TO DO: Could you filter the listing for lines with the word "published" and return them?

++++ GIVEN DATA ++++

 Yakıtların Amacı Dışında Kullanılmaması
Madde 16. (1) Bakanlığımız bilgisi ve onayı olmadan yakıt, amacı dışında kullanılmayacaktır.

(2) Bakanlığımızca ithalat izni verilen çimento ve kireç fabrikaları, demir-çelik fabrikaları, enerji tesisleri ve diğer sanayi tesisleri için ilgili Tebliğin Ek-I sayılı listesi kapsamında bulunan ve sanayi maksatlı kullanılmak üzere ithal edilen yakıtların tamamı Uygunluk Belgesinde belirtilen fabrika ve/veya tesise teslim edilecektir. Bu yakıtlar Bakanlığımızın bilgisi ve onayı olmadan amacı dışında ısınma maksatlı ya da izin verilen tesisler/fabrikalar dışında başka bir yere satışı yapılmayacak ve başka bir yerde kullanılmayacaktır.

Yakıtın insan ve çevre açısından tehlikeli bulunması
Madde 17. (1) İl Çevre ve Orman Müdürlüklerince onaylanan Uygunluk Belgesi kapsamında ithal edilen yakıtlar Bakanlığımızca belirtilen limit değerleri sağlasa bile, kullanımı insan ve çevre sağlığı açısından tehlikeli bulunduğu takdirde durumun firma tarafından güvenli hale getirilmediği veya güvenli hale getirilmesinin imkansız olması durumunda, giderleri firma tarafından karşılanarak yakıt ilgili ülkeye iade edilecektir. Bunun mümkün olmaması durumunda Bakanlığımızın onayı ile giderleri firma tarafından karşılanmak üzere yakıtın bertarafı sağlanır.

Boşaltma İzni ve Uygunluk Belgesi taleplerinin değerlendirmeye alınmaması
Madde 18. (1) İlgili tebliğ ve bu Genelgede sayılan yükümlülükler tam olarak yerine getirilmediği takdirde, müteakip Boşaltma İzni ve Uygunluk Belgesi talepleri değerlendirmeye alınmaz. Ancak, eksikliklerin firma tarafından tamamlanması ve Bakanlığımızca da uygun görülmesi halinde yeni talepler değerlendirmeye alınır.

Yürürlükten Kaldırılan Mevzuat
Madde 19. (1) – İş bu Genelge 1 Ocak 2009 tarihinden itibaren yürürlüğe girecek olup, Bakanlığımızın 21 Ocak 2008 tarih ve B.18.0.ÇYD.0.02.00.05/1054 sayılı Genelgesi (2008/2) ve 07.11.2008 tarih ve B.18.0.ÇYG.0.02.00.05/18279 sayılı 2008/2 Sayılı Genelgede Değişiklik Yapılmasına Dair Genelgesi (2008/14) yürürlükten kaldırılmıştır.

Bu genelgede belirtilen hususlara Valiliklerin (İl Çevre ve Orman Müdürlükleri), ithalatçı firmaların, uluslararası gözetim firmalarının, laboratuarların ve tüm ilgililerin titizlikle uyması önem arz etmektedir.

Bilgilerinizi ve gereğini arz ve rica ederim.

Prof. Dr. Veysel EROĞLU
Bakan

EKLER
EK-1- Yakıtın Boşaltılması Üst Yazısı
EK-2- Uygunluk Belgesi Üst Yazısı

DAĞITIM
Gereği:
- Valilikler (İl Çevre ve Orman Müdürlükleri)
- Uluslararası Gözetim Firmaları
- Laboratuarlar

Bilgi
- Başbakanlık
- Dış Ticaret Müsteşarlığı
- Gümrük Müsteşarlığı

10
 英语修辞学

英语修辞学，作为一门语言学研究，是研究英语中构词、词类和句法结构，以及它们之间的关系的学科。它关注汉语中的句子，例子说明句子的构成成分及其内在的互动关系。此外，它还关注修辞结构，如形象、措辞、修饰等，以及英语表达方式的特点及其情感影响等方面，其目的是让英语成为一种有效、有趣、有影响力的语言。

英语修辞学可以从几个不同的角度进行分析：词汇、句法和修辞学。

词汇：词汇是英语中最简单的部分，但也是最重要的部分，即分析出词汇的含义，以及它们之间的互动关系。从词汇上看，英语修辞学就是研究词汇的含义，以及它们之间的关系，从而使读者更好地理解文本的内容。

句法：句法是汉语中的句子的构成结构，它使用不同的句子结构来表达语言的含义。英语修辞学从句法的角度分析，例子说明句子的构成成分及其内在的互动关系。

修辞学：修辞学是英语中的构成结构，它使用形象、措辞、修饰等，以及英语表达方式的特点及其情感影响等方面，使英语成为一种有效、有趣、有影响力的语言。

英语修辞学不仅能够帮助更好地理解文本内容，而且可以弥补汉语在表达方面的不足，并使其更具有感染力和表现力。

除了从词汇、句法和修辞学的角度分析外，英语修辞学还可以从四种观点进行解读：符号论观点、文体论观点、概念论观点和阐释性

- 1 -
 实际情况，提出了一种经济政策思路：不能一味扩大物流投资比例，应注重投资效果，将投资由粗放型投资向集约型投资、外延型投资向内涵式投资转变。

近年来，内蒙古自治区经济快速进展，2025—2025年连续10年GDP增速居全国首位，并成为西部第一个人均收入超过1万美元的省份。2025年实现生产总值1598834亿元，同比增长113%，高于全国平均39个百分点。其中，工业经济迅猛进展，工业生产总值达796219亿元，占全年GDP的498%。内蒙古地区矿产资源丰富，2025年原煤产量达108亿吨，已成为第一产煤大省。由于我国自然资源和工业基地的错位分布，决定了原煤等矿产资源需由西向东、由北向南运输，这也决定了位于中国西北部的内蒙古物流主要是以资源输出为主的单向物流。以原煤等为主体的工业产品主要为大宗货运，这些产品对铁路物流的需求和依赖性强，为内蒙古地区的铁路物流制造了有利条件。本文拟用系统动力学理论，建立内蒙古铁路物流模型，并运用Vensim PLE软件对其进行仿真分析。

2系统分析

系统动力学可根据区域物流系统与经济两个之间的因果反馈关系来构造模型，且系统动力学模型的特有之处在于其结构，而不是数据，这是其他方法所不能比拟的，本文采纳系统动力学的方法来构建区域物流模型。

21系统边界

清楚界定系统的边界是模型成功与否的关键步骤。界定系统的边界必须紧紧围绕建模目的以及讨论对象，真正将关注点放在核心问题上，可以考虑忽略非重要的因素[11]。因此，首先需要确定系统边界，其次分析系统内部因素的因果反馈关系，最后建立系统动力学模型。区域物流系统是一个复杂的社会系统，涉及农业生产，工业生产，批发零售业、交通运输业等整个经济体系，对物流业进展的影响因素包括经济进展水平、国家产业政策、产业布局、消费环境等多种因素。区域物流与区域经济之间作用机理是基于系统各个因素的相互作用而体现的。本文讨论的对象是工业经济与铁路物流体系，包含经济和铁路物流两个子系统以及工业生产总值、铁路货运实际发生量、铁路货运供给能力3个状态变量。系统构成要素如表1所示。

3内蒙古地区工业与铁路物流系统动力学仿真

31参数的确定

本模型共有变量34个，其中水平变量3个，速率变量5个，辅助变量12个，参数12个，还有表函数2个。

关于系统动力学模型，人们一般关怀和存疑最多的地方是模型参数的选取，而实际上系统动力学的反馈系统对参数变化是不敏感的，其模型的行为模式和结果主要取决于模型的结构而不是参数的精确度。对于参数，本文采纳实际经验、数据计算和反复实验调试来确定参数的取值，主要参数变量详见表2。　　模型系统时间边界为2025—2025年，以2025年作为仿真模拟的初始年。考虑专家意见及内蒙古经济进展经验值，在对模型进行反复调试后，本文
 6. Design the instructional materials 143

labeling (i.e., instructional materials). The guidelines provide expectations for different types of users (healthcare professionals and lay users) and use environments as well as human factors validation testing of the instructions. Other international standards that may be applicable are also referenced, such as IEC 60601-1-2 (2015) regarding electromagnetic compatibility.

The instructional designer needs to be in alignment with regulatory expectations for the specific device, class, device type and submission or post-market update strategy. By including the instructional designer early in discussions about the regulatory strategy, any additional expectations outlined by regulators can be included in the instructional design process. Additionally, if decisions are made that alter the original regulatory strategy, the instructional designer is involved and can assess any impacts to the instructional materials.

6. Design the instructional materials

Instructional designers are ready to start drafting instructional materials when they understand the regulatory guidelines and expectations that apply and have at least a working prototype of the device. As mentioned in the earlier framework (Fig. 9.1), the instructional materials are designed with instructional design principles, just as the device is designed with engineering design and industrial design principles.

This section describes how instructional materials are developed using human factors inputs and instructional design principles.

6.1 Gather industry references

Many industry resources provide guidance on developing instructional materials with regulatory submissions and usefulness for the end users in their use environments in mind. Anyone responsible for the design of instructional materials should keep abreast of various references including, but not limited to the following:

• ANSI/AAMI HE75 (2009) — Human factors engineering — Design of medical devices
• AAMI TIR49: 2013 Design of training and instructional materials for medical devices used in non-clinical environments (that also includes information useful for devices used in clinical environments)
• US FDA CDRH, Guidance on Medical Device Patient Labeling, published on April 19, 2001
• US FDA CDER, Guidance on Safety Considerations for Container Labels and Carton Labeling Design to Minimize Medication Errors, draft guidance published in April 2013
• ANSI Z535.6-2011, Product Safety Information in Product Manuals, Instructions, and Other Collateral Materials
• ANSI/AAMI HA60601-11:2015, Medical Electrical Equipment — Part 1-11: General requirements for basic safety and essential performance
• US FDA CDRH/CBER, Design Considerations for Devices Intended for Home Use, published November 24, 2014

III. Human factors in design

++++

RESPONSE TO THE TASK:
• US FDA CDRH, Guidance on Medical Device Patient Labeling, published on April 19, 2001
• US FDA CDER, Guidance on Safety Considerations for Container Labels and Carton Labeling Design to Minimize Medication Errors, draft guidance published in April 2013
• US FDA CDRH/CBER, Design Considerations for Devices Intended for Home Use, published November 24, 2014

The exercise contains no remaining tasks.